Last week I spent an enjoyable afternoon helping out on an urban farm in the Mission District of San Francisco. The farm, Little City Gardens, is run by two lovely ladies: Caitlyn Galloway and Brooke Budner. I know Caitlyn from New Bohemia Signs, where we are both part-time sign painters. I’ve been hearing about her farming endeavors around the shop for the past year and it was exciting to finally go check out the farm.
For most of the last year, Caitlyn and Brooke have been fighting legislation that required an expensive and difficult to acquire conditional-use permit to sell vegetables that were grown in the city. The pricey permit put a damper on their experiment to make urban framing economically viable. Instead of shelling out they decided to challenge the law and pave the way for urban agriculture in San Francisco. Their legislative battle captured both local and national attention, even getting a write up in the New York Times last May. I’m excited to report that the girls won! April, 20th Mayor Ed Lee signed into law a bill allowing urban agriculture in San Francisco. The signing ceremony was held at Little City Gardens.
The afternoon I spent on the farm was the day before Mayor Ed Lee was coming to sign the new urban ag bill into law. What impressed me most was the sense of community on farm. The lot is nestled in the middle of a neighborhood in the Mission District and throughout the day neighbors stopped by to give their congratulations to Brooke and Caitlyn. There were also a handful of neighbors volunteering their time to help with farm duties. This is the beautiful thing about urban agriculture: it connects people to their food and the people who grow it. It’s eating local at its best.

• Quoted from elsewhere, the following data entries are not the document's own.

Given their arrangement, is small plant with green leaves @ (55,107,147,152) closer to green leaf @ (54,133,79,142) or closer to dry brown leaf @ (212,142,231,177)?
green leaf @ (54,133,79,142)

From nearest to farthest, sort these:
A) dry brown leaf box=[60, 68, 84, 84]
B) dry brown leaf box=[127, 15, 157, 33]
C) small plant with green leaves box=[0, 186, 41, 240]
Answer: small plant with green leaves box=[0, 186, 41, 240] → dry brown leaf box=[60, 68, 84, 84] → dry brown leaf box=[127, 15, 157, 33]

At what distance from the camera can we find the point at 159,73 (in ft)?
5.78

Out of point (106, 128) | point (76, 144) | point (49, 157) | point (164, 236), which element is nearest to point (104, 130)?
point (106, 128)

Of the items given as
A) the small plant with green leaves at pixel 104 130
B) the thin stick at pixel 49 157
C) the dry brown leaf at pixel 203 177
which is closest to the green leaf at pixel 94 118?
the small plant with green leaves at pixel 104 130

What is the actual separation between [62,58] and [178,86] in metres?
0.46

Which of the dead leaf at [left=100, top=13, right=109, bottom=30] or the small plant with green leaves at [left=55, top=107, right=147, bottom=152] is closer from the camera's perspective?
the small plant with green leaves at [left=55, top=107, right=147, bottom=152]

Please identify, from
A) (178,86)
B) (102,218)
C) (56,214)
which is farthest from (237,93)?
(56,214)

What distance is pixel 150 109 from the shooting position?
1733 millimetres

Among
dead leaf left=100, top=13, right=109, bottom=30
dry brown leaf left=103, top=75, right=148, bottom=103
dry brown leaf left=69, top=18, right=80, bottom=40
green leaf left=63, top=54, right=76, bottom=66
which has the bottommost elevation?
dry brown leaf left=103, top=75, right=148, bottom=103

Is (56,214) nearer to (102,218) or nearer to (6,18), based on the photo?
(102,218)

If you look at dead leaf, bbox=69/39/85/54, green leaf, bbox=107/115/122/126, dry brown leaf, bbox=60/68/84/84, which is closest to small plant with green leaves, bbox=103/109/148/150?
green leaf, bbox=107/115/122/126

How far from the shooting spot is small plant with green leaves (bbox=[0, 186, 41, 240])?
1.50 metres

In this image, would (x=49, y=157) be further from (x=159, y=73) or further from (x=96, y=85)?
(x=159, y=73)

I really enjoyed getting my hands dirty and doing some hard physical labor. I made some new friends and I learned a lot too. Richard, a fellow volunteer, showed me how to identify invasive fennel, wild turnips, and wild black berries. It’s easy to get disconnected from where food comes from and spending a day farming is a humbling reminder to be appreciative of the food you eat.
While Caitlyn and Brooke have succeeded in paving the way for urban agriculture in San Francisco it is still illegal here in the East Bay. Novella Carpenter, an urban farmer in Oakland has recently run into some trouble with the city for selling vegetables from her garden. So there’s still work to be done. It’s time to put food production back into the hands of the people, not government subsidized industrial agriculture. Support urban agriculture in your area and while you’re at it, plant a few vegetables of your own.